3 Answers2025-09-02 19:36:14
I get a kick out of how what looks like nonsense can actually be a secret shorthand in a script. Sometimes characters jabber on about odd, half-baked things and it seems like the writer lost the plot, but more often it's deliberate: the dialogue is doing work beneath the surface — showing a character's brainstorms, deflections, or emotional spillover. In films or shows where people are nervous or trying to hide something, speech fragments, tangents, and non sequiturs feel authentic because that's literally how we talk when we’re uneasy. I’ve sat in cafes eavesdropping on conversations that went nowhere and realized that same scattershot quality is gold for making scenes feel lived-in. Another reason is rhythm and tone. A string of bizarre lines can set a mood — comic, eerie, or surreal — in ways tidy exposition cannot. Think of the odd talk in 'Twin Peaks' or the aimless banter in 'Seinfeld'; those moments create texture and let the audience breathe instead of hitting them with information. Sometimes writers use nonsense to mask exposition: characters talk in circles while the camera reveals clues, or the gibberish itself becomes a red herring. There’s also stream-of-consciousness and poetic approaches where literal meaning is less important than emotional truth. Finally, technical choices matter. If a line seems nonsensical on the page but lands in the actor’s delivery or the edit, it can become iconic. Table reads, rehearsal, and trusting actors to shape the gibberish into subtext are all part of the justification. If I had one tip from my own scribbles and late-night script swaps, it’s this: keep the nonsense that reveals something — a fear, a lie, a relationship — and kill the rest. The weird lines that survive tend to be the ones that make you sit up, not just scratch your head.
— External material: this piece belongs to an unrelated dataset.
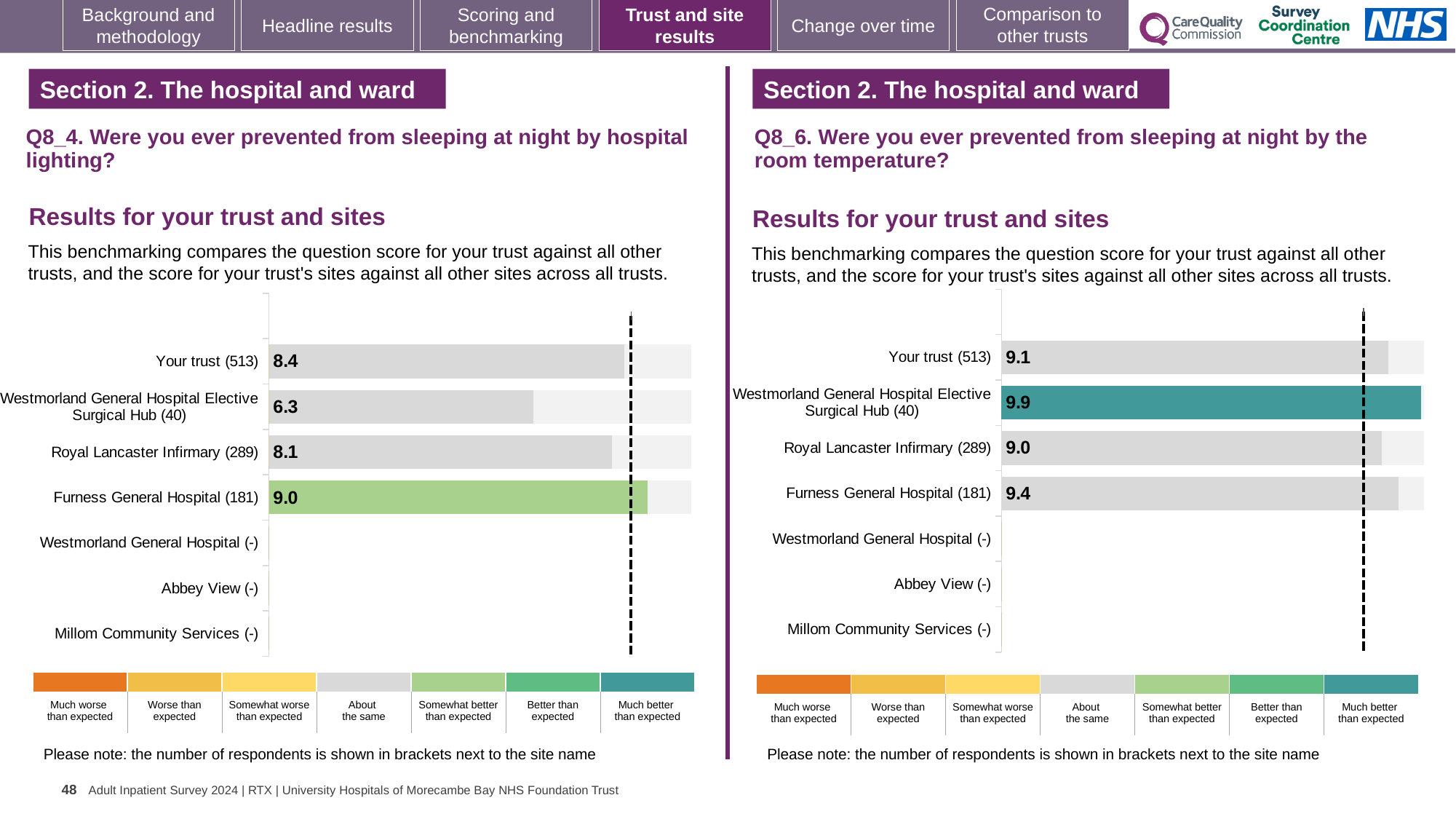
In the Q8_4 chart (hospital lighting), which site has the lowest score? Westmorland General Hospital Elective Surgical Hub (40) In the Q8_4 chart (hospital lighting), which site has the highest score? Furness General Hospital (181) What type of chart is used on the slide to show the results for the trust and sites? Bar chart In the Q8_6 chart (room temperature), which is larger: the score for Your trust (513) or for Furness General Hospital (181)? Furness General Hospital (181) In the Q8_4 chart (hospital lighting), what is the difference between the scores for Furness General Hospital (181) and Royal Lancaster Infirmary (289)? 0.9 How many sites in the Q8_4 chart (hospital lighting) have a score bar plotted? 4 In the Q8_6 chart (room temperature), what is the difference between the scores for Westmorland General Hospital Elective Surgical Hub (40) and Your trust (513)? 0.8 In the Q8_6 chart (room temperature), which site has the lowest score? Royal Lancaster Infirmary (289) In the Q8_6 chart (room temperature), what is the score for Westmorland General Hospital Elective Surgical Hub (40)? 9.9 In the Q8_6 chart (room temperature), what is the score for Furness General Hospital (181)? 9.4 In the Q8_4 chart (hospital lighting), what is the score for Your trust (513)? 8.4 In the Q8_4 chart (hospital lighting), what is the score for Westmorland General Hospital Elective Surgical Hub (40)? 6.3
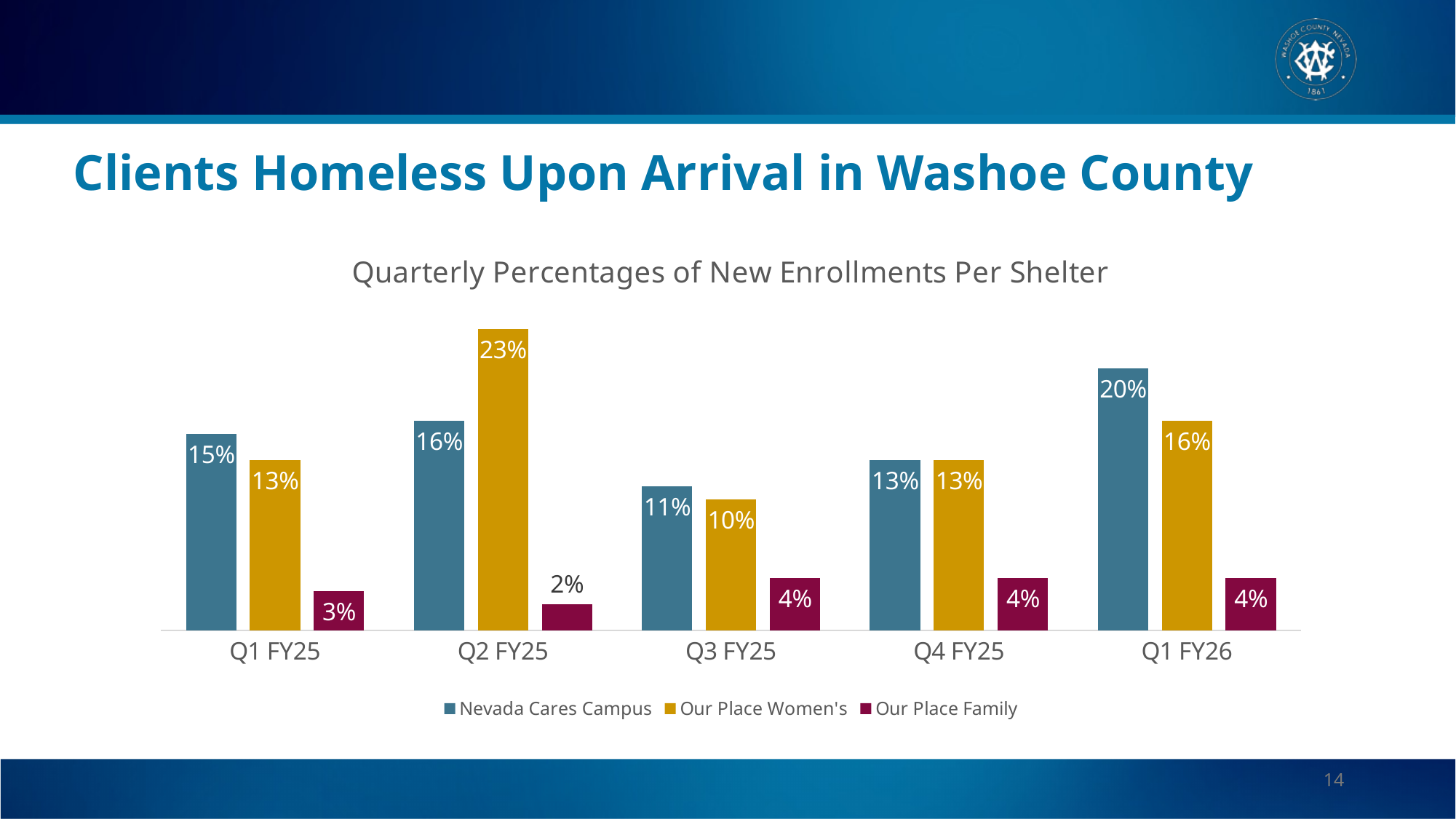
How many quarters are shown on the x axis? 5 In which quarter is the Our Place Women's value highest? Q2 FY25 In which quarter is the Nevada Cares Campus value lowest? Q3 FY25 What is the value for Nevada Cares Campus in Q1 FY26? 20% What is the value for Our Place Family in Q2 FY25? 2% How many series does the legend list? 3 What kind of chart is shown on the slide? Bar chart What is the value for Our Place Women's in Q2 FY25? 23% What is the difference between Nevada Cares Campus and Our Place Women's in Q1 FY26? 4% Does the Nevada Cares Campus value rise or fall from Q3 FY25 to Q1 FY26? Rise What is the title of the chart? Quarterly Percentages of New Enrollments Per Shelter Which is larger in Q2 FY25: Nevada Cares Campus or Our Place Women's? Our Place Women's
When a character talks nonsense in dubs, which edits cause it?

4 Answers2025-10-17 23:00:04
I get oddly thrilled when a dub goes off the rails because it lets you reverse-engineer what the studio fiddled with. Sometimes it's innocent—ADR (Automated Dialog Replacement) lines get trimmed or stretched to match mouth movements, and that can chop out context so a joke or emotional cue turns into nonsense. Other times, translators replace culturally specific phrases with something more 'relatable' and end up creating a line that makes no sense in the scene. Beyond that, censorship and rating edits are big culprits. If a distributor asks for milder language or removes a reference, editors will splice or rewrite dialogue to fit a required runtime or tone, which can leave odd gaps. I've seen scenes where a single cut for time made two characters appear to be talking past each other—so one of them sounds like they're non-sequitur talking about hats in the middle of a duel. Personally I like comparing the dub to the sub-track when this happens; it’s like doing forensic linguistics for fun. If you want to avoid confusion, try finding a director's commentary or translator notes—those often explain why a line got mangled, and sometimes it's hilariously bureaucratic rather than creative.